State the number of lines in these records holding "site". Say nothing more.
*** Opening of Working data ***
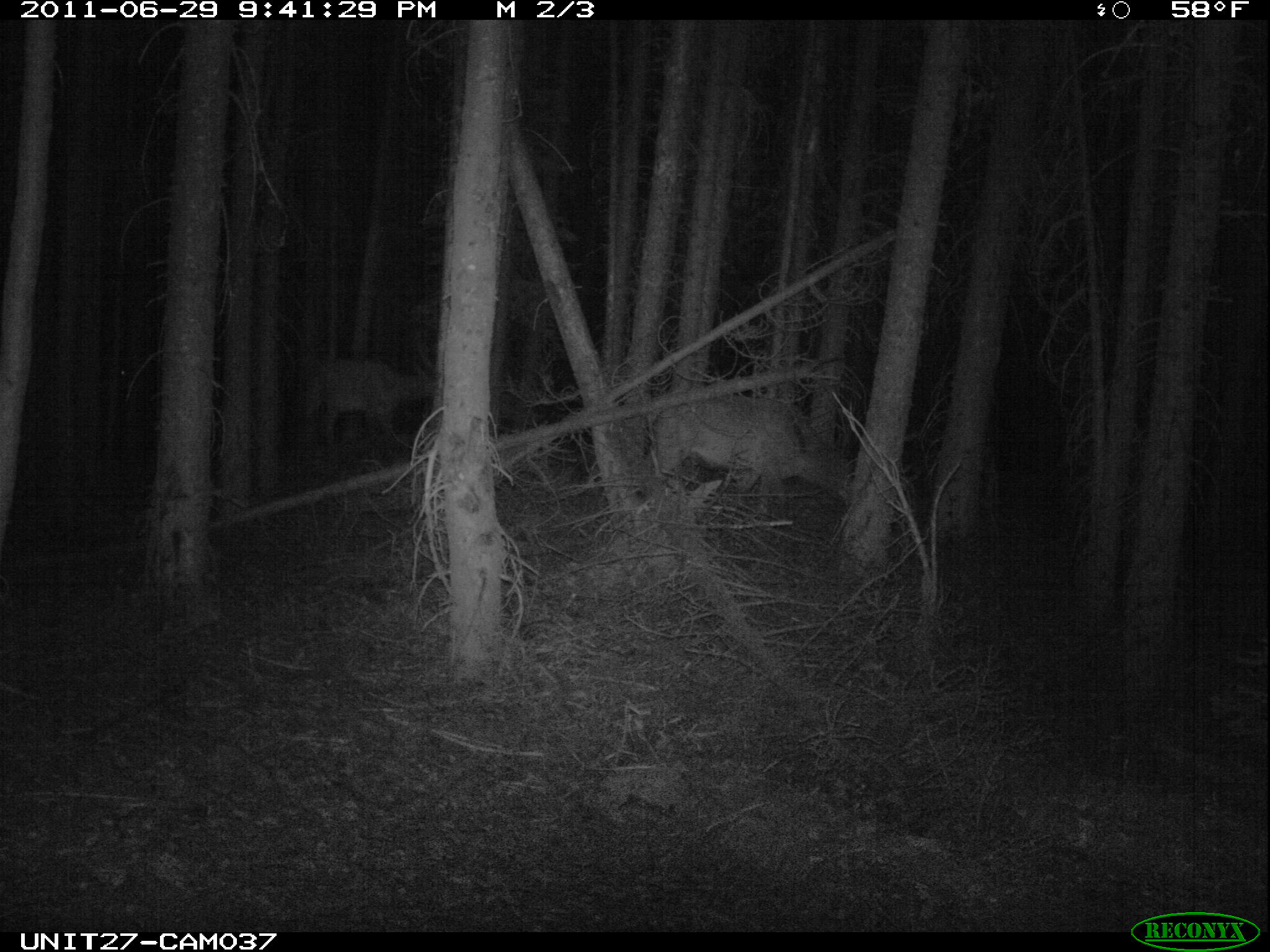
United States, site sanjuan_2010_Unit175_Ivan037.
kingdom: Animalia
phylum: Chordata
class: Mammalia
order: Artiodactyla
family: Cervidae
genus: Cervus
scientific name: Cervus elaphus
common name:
*** Close of Working data ***
*** Opening of Working data ***
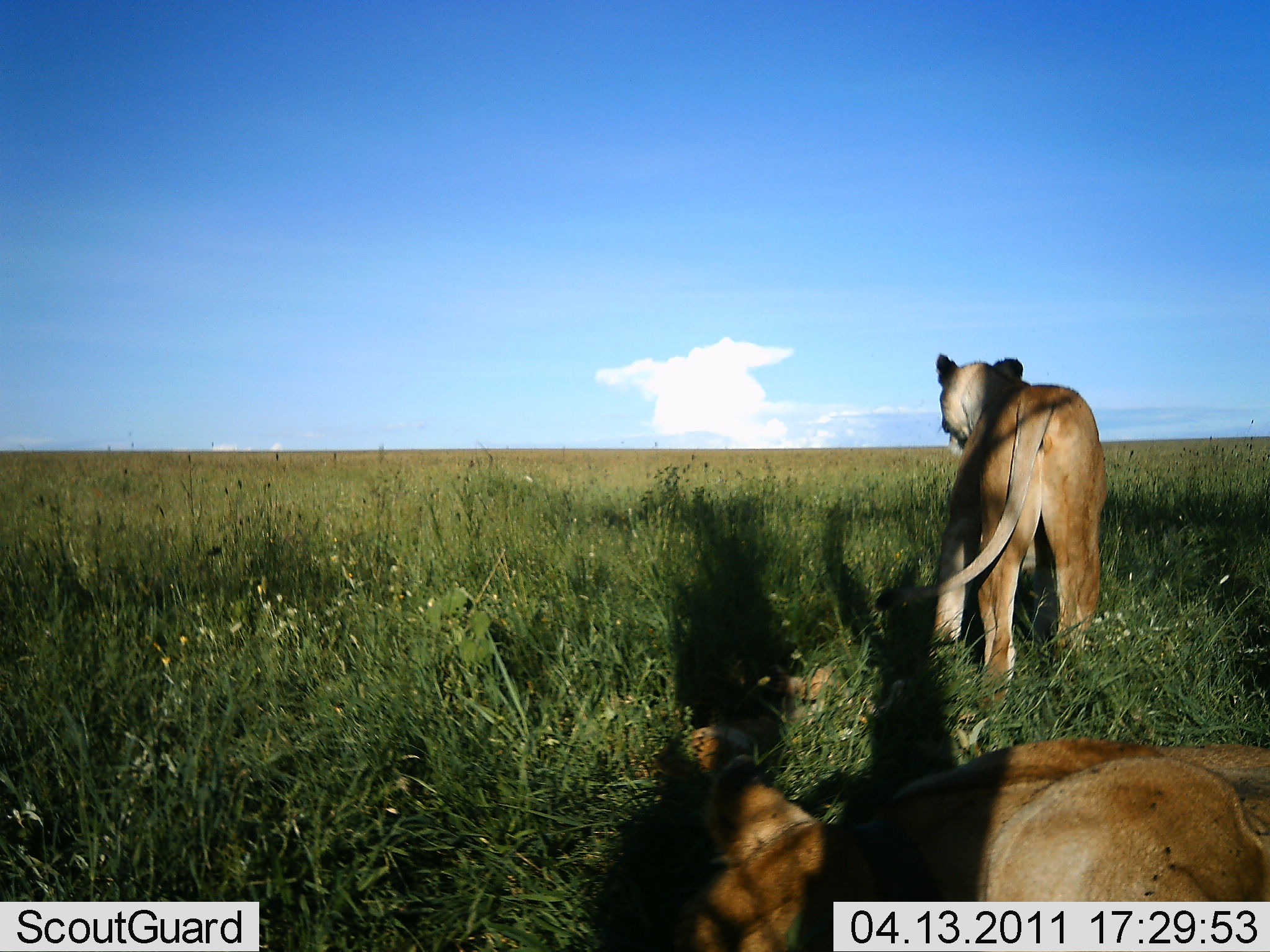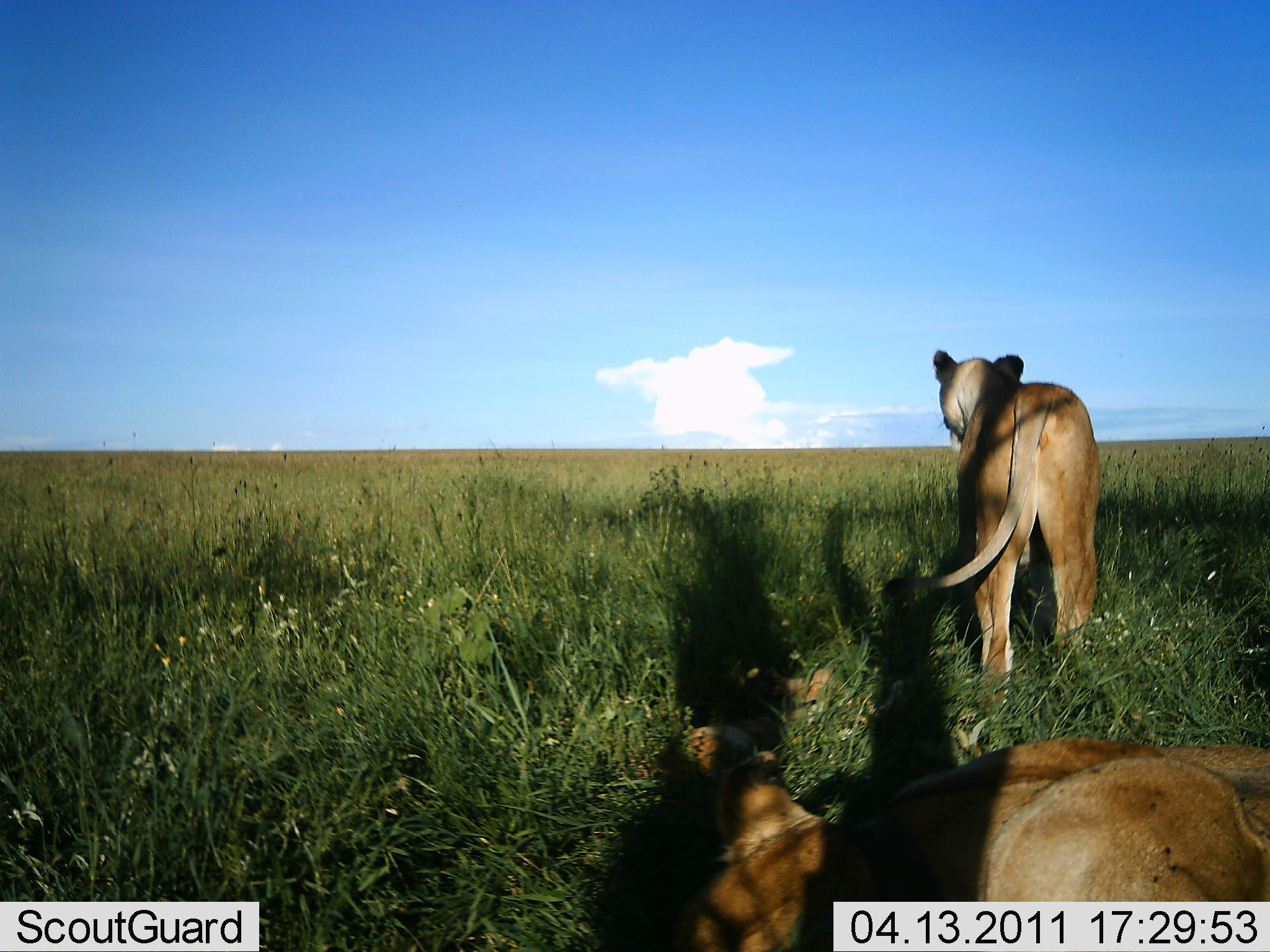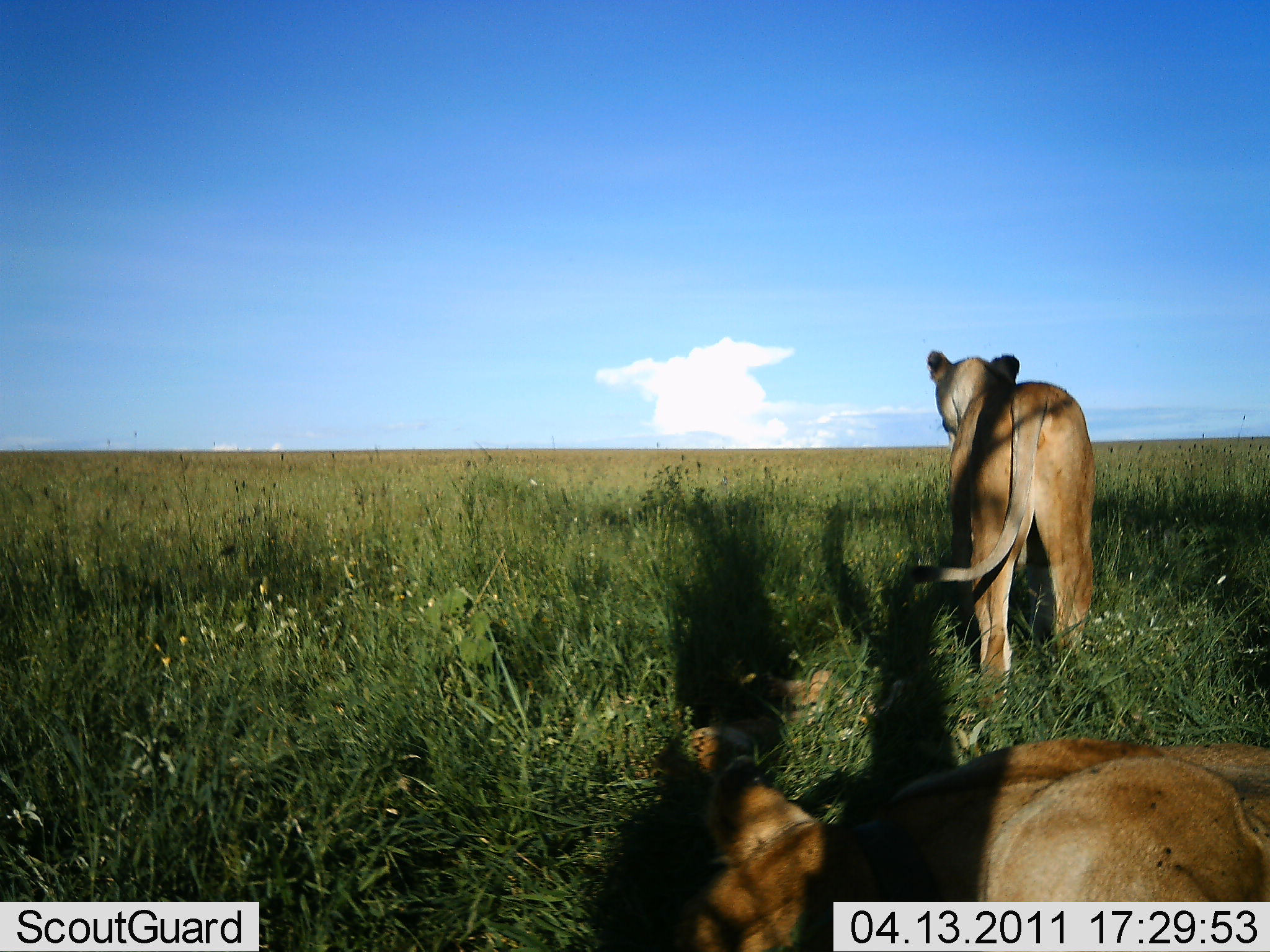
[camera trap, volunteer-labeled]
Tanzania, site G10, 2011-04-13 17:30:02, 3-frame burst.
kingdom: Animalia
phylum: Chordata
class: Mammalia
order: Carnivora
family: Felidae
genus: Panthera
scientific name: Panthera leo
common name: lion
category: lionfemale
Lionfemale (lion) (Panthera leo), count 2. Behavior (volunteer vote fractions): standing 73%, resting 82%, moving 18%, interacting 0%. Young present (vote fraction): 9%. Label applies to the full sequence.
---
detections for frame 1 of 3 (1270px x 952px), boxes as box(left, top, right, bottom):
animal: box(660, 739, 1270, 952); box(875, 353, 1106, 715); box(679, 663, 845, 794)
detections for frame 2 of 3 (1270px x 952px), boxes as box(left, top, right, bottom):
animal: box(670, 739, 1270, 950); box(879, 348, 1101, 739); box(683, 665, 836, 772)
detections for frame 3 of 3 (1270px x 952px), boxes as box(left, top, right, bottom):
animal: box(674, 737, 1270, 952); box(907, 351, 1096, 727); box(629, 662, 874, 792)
*** Close of Working data ***
Response for this exercise ▸
2